Extracted text
+++
Wednesday, May 10, 2017

Because the Past Matters

From a NY Times commenter today:

J. T. Stasiak Hanford, CA 3 hours ago
James Comey has an extensive reputation as an honest, intelligent, competent and strong career prosecutor who stands up to power. This was well demonstrated in 2004 when as deputy AG he successfully resisted White House Counsel Alberto R. Gonzales and President George W. Bush's chief of staff, Andrew H. Card Jr's efforts to steamroll then AG John Ashcroft into reauthorizing Bush's domestic surveillance program, which the Justice Department determined was illegal. This circus was occurring while Ashcroft was seriously ill in a hospital ICU.

Comey was well respected by FBI rank and file as a strong and effective leader--there was no clamoring from the FBI for his dismissal. By all accounts, he was handling the Russian hacking of the Presidential election investigation well--he was the right guy for the job. One suspects that he was getting too close to the truth for Mr. Trump's comfort.
+++
Scene geometry reasoning data
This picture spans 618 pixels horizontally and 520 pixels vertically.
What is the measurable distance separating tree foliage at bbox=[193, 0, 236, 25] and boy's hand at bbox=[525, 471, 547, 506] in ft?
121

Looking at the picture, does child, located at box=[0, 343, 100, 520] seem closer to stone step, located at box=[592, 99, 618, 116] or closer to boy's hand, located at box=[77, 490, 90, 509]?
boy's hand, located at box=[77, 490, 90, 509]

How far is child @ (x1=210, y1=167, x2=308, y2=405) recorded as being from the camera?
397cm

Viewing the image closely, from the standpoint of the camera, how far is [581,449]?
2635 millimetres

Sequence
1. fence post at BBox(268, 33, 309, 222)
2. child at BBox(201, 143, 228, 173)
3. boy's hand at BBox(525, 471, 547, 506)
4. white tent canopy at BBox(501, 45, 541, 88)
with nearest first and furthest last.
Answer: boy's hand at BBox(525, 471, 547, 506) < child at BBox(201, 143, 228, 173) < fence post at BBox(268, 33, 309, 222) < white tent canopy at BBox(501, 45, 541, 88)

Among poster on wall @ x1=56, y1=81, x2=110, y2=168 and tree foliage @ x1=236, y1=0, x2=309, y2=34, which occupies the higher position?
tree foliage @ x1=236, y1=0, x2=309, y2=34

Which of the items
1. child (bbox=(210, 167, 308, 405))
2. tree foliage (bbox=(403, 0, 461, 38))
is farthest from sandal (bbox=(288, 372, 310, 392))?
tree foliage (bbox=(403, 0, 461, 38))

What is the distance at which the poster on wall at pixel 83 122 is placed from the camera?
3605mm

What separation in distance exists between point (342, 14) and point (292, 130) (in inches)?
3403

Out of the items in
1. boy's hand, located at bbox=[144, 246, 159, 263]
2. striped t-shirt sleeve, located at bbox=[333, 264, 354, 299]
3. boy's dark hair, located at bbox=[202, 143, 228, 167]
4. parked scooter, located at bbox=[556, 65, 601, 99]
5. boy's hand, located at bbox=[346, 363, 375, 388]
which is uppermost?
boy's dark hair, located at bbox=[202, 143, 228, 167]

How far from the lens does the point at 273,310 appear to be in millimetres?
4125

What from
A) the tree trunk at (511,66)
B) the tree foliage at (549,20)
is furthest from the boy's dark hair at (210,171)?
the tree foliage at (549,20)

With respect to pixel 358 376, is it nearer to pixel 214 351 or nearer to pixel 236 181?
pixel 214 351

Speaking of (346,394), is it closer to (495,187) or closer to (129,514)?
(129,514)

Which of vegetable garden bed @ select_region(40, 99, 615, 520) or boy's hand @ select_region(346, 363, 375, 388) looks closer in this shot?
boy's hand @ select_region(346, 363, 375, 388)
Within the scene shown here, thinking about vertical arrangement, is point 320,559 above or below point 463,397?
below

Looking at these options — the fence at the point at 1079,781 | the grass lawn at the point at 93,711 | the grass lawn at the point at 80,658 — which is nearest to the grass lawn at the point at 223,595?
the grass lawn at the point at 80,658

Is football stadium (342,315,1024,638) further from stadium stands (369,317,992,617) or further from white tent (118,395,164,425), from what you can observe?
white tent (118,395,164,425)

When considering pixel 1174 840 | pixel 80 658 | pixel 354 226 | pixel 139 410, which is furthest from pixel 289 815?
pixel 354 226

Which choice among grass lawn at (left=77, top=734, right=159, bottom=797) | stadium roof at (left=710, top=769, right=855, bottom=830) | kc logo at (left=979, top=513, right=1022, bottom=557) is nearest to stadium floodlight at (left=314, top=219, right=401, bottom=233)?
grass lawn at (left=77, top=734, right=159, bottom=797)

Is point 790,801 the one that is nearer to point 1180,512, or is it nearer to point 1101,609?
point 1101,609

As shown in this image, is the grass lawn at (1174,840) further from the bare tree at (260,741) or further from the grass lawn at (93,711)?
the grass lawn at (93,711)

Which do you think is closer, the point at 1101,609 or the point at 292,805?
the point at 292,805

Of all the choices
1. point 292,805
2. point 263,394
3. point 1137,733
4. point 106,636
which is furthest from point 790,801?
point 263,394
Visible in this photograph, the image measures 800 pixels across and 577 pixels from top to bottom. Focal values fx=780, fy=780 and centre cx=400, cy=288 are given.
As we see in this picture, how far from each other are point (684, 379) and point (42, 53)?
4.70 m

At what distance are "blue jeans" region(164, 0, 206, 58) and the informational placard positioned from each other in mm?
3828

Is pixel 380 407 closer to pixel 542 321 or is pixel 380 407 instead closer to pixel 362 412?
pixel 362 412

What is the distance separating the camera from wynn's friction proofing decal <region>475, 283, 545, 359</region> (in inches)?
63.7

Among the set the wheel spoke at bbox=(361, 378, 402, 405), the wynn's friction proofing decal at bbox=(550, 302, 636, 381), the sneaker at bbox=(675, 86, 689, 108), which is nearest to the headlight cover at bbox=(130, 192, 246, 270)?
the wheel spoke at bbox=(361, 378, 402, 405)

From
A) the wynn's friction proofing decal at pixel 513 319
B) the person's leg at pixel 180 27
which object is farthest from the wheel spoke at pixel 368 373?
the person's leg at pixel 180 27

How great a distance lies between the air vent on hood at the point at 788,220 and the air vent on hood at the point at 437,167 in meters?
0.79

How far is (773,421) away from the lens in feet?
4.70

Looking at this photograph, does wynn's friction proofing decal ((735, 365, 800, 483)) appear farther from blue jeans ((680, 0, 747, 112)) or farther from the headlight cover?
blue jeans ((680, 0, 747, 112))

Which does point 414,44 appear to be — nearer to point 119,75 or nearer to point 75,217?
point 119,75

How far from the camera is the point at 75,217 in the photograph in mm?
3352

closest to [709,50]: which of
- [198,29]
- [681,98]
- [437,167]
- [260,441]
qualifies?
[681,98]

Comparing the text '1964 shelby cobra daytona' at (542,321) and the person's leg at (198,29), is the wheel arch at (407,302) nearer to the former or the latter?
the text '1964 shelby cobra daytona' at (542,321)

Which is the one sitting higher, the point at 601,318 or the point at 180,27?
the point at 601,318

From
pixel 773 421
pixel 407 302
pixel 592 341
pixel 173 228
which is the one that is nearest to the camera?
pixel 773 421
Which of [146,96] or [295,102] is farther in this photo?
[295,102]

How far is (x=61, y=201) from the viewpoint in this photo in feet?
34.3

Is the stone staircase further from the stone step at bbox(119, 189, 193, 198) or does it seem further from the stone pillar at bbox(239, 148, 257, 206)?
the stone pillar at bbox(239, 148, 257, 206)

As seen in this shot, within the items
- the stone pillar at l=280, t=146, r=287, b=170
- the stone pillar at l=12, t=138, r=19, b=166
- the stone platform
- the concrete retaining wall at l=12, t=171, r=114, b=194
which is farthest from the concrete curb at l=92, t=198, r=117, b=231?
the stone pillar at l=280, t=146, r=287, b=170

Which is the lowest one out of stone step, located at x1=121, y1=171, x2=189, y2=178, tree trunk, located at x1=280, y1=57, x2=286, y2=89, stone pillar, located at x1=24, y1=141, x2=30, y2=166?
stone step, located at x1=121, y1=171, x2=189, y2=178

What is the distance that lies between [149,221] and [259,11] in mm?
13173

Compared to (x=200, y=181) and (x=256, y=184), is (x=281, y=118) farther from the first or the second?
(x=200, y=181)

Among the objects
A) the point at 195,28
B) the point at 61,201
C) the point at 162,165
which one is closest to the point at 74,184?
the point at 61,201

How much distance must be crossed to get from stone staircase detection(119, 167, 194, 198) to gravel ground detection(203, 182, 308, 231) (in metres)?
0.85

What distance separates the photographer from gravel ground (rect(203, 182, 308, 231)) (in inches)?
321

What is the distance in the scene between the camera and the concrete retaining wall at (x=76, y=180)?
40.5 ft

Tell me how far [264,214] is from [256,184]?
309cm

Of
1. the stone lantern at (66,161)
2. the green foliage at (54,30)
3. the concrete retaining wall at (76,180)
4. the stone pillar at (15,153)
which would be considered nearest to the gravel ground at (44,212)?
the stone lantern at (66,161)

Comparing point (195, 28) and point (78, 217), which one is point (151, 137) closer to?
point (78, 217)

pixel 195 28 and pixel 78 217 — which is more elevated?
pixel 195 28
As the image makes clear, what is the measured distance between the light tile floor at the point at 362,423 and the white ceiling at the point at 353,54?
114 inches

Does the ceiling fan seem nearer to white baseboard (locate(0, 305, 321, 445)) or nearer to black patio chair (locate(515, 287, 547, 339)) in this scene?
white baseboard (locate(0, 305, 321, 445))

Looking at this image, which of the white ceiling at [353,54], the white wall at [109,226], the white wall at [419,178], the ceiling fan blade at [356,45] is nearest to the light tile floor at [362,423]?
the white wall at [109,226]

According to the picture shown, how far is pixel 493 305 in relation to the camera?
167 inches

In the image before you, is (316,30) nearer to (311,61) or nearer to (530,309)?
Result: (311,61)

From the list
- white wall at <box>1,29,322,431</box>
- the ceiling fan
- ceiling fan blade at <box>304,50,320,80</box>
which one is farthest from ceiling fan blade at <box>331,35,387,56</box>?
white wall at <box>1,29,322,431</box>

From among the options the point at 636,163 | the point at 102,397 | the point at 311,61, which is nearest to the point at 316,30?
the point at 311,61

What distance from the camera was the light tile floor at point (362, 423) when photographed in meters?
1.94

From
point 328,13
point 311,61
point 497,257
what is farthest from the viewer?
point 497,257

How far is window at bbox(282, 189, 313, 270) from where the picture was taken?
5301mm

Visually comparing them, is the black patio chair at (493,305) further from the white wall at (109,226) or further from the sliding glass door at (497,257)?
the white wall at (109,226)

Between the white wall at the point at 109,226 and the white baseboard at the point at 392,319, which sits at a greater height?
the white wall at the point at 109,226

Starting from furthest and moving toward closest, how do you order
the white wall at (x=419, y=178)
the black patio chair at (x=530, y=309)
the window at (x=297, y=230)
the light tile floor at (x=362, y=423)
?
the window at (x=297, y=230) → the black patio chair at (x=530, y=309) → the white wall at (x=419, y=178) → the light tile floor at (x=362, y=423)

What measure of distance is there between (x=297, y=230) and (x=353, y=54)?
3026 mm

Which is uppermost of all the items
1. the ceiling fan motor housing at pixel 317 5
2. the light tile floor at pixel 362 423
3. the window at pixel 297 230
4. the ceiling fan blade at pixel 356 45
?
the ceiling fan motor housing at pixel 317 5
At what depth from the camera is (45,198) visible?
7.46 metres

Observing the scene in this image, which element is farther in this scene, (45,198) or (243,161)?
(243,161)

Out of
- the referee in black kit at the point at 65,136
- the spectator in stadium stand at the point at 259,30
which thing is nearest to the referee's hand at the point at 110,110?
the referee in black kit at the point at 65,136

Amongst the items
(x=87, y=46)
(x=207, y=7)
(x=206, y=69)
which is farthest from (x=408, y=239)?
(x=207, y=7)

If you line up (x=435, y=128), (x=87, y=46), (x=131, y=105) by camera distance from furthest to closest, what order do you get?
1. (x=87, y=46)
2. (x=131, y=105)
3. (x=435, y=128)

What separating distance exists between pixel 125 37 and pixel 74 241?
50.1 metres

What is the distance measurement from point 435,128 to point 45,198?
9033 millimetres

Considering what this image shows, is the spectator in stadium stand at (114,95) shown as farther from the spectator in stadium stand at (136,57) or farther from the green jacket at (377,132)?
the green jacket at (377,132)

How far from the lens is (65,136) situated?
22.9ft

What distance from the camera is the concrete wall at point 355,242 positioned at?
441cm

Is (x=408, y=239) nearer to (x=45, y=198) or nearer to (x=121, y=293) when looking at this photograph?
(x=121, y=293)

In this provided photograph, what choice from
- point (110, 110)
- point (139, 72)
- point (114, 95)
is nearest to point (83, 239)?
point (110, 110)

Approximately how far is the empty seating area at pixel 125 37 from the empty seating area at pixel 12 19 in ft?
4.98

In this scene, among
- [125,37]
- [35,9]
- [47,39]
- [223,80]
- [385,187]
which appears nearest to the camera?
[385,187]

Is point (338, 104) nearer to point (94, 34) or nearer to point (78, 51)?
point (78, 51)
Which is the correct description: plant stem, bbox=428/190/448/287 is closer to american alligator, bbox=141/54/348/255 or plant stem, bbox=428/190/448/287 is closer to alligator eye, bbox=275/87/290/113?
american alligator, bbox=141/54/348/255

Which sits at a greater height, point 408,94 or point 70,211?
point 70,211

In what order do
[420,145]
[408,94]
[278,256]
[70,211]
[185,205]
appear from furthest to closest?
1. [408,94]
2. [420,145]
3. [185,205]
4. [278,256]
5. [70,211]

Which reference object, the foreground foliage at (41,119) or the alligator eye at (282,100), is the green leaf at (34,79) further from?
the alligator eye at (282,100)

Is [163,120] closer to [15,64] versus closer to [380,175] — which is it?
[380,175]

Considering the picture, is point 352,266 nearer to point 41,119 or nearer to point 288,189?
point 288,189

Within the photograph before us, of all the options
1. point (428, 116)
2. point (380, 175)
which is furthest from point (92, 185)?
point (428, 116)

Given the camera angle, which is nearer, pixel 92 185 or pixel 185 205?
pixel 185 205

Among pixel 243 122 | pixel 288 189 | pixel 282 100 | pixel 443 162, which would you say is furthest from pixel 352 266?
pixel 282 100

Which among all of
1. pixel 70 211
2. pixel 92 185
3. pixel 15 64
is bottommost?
+++
Tasks and exercises
A. Duplicate a passage from the post about James Comey, starting with "Because the Past" and going on through "a hospital ICU.".
B. Pick up the post about James Comey where it stops and continue it.

Results for each task
A.
Because the Past Matters

From a NY Times commenter today:

J. T. Stasiak Hanford, CA 3 hours ago
James Comey has an extensive reputation as an honest, intelligent, competent and strong career prosecutor who stands up to power. This was well demonstrated in 2004 when as deputy AG he successfully resisted White House Counsel Alberto R. Gonzales and President George W. Bush's chief of staff, Andrew H. Card Jr's efforts to steamroll then AG John Ashcroft into reauthorizing Bush's domestic surveillance program, which the Justice Department determined was illegal. This circus was occurring while Ashcroft was seriously ill in a hospital ICU.

B.
There is no new information regarding Comey's handling of the Clinton e-mails that would justify such an abrupt and unexpected dismissal. If Comey truly needed to be fired--debatable if not doubtful--this should have been done on the basis of the evidence at hand when Mr. Trump took office.

This dismissal reeks of obstruction of justice and could very well be an impeachable offense. The real tragedy is that The NY Times and its opinion writers squandered their credibility by their constant high decibel caviling about Trump's minor offenses. That wasted credibility is badly needed now.